### GIVEN TASK
Write out, character for character, the line containing "What is the spatial" and all lines after it up to the end of the listing.

### INFORMATION GIVEN
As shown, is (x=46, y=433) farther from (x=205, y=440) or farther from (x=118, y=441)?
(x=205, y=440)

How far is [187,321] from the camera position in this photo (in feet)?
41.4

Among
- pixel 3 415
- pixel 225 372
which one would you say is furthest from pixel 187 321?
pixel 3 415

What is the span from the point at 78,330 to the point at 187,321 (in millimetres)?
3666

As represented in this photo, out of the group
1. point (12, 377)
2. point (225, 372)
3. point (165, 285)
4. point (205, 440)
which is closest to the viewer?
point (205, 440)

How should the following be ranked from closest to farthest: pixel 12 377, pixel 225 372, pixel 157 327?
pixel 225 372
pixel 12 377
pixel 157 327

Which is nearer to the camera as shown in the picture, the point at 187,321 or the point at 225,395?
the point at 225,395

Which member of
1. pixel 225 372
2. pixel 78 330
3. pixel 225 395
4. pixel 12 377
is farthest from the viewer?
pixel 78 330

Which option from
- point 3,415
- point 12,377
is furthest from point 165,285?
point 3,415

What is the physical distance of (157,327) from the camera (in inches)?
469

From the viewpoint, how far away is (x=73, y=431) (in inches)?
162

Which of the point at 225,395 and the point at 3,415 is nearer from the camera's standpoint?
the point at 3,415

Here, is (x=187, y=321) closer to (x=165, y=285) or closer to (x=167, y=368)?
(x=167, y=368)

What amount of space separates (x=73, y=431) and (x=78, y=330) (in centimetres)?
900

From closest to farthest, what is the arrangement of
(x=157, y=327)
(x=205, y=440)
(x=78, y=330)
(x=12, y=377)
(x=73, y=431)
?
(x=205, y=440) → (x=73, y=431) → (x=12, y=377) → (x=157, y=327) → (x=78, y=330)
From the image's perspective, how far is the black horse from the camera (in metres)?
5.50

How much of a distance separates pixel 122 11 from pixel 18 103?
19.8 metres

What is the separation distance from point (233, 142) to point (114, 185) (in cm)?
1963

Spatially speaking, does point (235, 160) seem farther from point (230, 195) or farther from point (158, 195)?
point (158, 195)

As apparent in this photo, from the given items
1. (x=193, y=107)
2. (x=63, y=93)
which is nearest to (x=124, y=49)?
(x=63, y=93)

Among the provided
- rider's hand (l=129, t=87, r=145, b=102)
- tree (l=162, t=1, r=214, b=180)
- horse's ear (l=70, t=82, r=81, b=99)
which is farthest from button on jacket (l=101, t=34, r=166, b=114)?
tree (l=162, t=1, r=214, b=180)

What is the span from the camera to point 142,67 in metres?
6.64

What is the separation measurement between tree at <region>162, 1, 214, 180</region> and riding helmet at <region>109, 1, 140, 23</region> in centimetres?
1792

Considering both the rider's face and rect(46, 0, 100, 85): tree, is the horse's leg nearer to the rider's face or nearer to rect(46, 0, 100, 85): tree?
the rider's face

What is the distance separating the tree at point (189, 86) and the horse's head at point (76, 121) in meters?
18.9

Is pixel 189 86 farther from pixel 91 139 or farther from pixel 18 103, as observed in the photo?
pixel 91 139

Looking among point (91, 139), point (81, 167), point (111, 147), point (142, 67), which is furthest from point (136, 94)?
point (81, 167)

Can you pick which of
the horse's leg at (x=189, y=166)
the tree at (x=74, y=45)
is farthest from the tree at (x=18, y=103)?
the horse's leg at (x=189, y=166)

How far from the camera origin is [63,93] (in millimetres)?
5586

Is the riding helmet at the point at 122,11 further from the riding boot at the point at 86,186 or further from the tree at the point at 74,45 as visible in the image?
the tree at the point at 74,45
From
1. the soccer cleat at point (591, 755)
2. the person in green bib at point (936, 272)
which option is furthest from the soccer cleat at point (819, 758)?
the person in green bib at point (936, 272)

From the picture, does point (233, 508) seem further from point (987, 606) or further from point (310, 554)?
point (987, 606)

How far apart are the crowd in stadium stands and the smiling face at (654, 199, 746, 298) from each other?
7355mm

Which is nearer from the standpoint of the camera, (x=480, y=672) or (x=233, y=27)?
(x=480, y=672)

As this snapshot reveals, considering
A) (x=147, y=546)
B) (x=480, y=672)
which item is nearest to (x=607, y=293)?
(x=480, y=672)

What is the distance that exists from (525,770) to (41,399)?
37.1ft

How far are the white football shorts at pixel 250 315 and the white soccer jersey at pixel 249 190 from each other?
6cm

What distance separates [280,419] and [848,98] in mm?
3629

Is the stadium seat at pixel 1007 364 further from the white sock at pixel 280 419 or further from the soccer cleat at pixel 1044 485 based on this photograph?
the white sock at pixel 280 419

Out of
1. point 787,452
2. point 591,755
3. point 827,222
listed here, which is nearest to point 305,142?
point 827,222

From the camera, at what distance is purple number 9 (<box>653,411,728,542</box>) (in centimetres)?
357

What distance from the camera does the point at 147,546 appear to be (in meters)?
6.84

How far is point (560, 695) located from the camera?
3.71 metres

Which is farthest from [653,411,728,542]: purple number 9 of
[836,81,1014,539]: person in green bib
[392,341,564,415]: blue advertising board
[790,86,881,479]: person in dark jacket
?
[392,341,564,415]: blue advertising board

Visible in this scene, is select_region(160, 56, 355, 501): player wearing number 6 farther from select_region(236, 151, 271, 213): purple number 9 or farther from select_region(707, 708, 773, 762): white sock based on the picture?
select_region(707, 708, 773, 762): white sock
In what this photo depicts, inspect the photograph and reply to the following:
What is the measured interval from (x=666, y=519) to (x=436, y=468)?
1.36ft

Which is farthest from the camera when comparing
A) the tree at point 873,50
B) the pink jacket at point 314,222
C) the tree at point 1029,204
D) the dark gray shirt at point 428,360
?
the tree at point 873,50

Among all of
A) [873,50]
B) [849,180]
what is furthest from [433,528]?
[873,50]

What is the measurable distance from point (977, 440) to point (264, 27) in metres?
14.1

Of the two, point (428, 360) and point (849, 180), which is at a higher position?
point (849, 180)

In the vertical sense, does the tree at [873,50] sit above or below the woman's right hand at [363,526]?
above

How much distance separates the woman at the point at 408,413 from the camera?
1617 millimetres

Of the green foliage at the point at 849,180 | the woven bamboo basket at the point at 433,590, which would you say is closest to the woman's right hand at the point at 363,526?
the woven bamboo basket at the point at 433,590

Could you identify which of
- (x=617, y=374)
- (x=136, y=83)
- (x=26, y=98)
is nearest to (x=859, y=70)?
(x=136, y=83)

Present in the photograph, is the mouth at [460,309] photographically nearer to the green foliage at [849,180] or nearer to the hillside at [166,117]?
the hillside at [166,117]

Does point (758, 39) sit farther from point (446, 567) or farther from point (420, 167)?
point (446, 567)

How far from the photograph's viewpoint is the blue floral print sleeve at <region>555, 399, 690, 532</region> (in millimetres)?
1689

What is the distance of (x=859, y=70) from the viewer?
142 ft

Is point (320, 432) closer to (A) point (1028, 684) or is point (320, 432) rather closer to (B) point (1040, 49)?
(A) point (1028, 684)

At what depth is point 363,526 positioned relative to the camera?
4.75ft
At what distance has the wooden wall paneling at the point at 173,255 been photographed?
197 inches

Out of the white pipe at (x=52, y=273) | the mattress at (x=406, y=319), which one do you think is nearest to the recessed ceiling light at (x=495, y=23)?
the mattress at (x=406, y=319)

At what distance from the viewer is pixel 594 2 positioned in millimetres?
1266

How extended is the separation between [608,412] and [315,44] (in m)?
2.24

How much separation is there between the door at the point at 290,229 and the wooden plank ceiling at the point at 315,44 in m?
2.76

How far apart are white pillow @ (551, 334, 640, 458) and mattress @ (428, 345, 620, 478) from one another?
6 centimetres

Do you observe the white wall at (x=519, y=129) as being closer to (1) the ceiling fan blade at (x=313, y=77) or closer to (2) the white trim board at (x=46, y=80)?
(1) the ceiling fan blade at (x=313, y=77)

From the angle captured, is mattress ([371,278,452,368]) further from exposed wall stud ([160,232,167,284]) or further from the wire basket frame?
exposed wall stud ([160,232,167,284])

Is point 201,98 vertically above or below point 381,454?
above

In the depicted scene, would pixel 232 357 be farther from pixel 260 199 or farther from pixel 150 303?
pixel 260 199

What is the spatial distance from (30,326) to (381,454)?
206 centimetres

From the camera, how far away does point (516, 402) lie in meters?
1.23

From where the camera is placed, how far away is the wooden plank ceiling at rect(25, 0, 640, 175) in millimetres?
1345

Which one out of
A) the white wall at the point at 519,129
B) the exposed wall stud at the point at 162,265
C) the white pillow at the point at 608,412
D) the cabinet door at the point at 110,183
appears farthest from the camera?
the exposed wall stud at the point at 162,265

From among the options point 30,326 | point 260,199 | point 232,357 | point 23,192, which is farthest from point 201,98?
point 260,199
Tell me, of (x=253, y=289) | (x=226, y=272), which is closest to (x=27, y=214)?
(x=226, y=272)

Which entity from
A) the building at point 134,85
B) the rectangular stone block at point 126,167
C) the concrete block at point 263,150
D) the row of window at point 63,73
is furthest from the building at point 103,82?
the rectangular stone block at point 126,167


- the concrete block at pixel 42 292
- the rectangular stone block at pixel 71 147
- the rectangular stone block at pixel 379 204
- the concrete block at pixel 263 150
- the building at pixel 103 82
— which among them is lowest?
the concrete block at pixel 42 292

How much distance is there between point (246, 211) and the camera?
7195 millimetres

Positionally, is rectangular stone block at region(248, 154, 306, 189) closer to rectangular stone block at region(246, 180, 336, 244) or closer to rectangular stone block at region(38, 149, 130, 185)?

### ANSWER TO THIS EXERCISE
What is the spatial distance from (30,326) to (381,454)?
206 centimetres

From the camera, how far away does point (516, 402) lie in meters?
1.23

From where the camera is placed, how far away is the wooden plank ceiling at rect(25, 0, 640, 175) in millimetres?
1345

Which one out of
A) the white wall at the point at 519,129
B) the exposed wall stud at the point at 162,265
C) the white pillow at the point at 608,412
D) the cabinet door at the point at 110,183
appears farthest from the camera?
the exposed wall stud at the point at 162,265

From among the options point 30,326 | point 260,199 | point 232,357 | point 23,192, which is farthest from point 201,98?
point 260,199
Tell me, of (x=253, y=289) | (x=226, y=272), which is closest to (x=27, y=214)?
(x=226, y=272)

Which entity from
A) the building at point 134,85
B) the rectangular stone block at point 126,167
C) the concrete block at point 263,150
D) the row of window at point 63,73
is furthest from the building at point 103,82?
the rectangular stone block at point 126,167


- the concrete block at pixel 42 292
- the rectangular stone block at pixel 71 147
- the rectangular stone block at pixel 379 204
- the concrete block at pixel 263 150
- the building at pixel 103 82
— which among them is lowest?
the concrete block at pixel 42 292

How much distance is there between point (246, 211) and the camera?
7195 millimetres

Positionally, is rectangular stone block at region(248, 154, 306, 189) closer to rectangular stone block at region(246, 180, 336, 244) or closer to rectangular stone block at region(38, 149, 130, 185)?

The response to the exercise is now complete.